I started laughing. “You’ll love this. I got my daily matches from eHarmony the other day. Guess who one of them was? Eric! In a photo
I
took of him!”
“Good God,” she said.
“You know he wants to write a book about sexual networking, right? Building some sort of orgiastic cult, I think, culled from the Net and strip joints.” I laughed with as much genuine amusement as an executioner whetting his axe. “The only sex happening on eHarmony was his photo. I took it right after we’d had sex on his living room floor.”
“Did you contact him?”
“No.”
“Good.”
“But I didn’t delete it, either.”
“Do you
look
for trouble or does it just come to you, like dog hair?”
“Right now I’m open to what happens, as long as it doesn’t cost me any more money than a membership fee or a good date. But consider the irony, Bette. I posted a profile on Ashley Madison to one-up him and received his profile on marriage-minded eHarmony. Maybe we
were
meant for each other.”
“Fran—”
“Just kidding. Besides, I one-upped him in the kinky sex department years ago. That’s how I met Dar.”
• • •
The thing about Romeo scammers is that as long as they have access to your email address, they will never go away. I took one demented misstep in my dealings with the Benin Bamboozler when I let him have my home address. One morning two weeks after Bette and I could relax and talk about anything again, I received a lovely, anonymous bouquet. I called the florist, who told me they were from Dan Foster but had no other information. I emailed my thanks and the next day he wrote to say a package was coming to my house, that it had a gift in it for me but that I should send the other contents on to him.
The first package arrived from a mail-order linen company. He had expensive taste. I was almost amused at the thought of a skinny black guy living in a Third World ghetto prancing around in his organic Turkish cotton, 400 grams per square meter weight bathrobe, air drying after a shower and an initial dry-off with his even heavier towel set. Total cost of freshening up: $353.90.
“I will give you the details to mail it when I get the shipping address,” he responded to my notice of its arrival.
Five days later a big box came from Zappos, addressed care of Frances Kuffel.
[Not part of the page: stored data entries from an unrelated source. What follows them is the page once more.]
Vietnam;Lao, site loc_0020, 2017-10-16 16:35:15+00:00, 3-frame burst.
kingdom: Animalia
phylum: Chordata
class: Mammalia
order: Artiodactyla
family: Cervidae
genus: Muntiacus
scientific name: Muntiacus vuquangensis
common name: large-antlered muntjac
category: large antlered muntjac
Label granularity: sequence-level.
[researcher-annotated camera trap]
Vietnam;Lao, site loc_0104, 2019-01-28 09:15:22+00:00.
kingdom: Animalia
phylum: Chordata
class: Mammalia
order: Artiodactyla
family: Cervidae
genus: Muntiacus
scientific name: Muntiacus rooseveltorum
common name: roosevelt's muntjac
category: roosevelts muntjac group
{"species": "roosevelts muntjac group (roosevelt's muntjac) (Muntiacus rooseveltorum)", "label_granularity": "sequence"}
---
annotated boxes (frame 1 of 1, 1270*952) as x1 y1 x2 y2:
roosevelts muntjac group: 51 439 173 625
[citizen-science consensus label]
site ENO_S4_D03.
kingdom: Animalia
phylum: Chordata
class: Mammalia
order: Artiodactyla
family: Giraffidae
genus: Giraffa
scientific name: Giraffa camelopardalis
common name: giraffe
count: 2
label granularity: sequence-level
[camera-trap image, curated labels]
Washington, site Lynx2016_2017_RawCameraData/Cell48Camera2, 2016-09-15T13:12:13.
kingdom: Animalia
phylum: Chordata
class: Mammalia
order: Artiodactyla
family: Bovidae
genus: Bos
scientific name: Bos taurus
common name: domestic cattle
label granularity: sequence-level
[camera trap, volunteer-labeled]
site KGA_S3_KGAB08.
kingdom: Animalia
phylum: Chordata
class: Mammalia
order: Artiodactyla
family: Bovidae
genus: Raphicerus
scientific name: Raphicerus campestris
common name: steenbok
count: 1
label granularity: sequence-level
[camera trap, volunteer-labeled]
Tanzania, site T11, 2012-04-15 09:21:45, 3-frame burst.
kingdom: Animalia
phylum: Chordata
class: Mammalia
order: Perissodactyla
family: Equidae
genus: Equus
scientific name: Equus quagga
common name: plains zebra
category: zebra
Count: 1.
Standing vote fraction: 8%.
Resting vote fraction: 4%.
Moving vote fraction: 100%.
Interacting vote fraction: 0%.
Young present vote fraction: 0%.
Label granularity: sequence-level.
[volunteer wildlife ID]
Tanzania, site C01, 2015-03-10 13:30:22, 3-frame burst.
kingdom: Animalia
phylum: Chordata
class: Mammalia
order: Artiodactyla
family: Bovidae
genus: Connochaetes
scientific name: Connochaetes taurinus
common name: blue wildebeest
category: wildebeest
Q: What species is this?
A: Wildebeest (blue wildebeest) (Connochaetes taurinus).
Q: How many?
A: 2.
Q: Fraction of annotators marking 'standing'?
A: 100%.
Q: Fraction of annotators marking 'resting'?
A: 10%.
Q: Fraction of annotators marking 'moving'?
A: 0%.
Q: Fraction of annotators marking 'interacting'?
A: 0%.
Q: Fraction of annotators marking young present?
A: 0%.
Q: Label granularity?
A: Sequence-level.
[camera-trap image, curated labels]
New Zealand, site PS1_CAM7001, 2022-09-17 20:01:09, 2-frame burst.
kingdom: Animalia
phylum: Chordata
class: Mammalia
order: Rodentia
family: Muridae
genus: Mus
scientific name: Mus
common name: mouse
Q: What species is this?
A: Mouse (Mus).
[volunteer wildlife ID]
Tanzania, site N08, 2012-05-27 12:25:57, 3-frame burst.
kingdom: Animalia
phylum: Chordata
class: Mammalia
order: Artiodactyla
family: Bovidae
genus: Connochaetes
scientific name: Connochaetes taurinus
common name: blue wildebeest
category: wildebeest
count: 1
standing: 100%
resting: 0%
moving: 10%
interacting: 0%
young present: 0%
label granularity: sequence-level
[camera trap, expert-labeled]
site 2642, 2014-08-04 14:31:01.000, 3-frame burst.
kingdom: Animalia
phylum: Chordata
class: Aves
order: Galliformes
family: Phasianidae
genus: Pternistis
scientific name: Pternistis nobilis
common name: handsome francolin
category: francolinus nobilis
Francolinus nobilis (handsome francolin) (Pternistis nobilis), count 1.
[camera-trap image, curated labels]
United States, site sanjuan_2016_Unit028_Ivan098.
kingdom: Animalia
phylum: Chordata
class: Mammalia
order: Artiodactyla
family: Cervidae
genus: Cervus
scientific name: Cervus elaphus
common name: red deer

I was pissed off. The Bat Cave is tiny. It cannot hold one thing more. The volume of those towels was equal to a couch and now I had a box to contend with.
“You gotta call the companies right
now
,” Bette said. “He definitely used a stolen credit card and you are now holding stolen property. That’s a felony, Frances.” She sighed in exasperation. “Don’t make me lose my respect for you.”
An icy sweat broke out under my breasts and on my palms. “I didn’t know I was endangering your respect.”
“Just call the companies this shit came from, okay?”
Zappos confirmed it was a phony credit card and had UPS pick up the box the next day. I didn’t open it; I had no interest in repacking stolen goods. The linen store said the charge had gone through without a problem.